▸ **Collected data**
◆ ◆ ◆

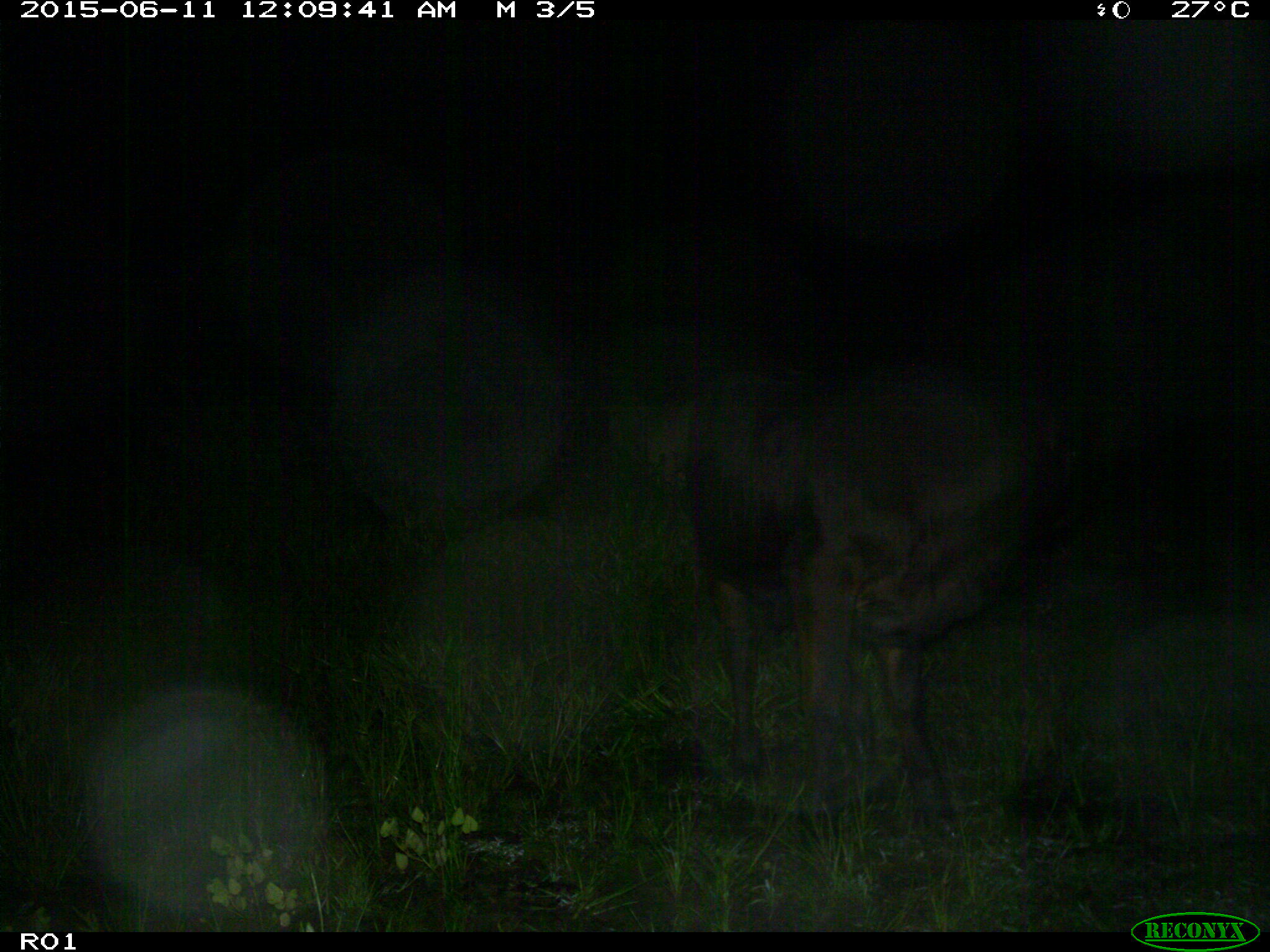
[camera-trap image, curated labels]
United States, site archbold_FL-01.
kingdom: Animalia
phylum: Chordata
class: Mammalia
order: Artiodactyla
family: Bovidae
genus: Bos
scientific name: Bos taurus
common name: domestic cow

◆ ◆ ◆

Give the entries above again exactly, minus their pictures.

▸ **Response to this task**
[camera-trap image, curated labels]
United States, site archbold_FL-01.
kingdom: Animalia
phylum: Chordata
class: Mammalia
order: Artiodactyla
family: Bovidae
genus: Bos
scientific name: Bos taurus
common name: domestic cow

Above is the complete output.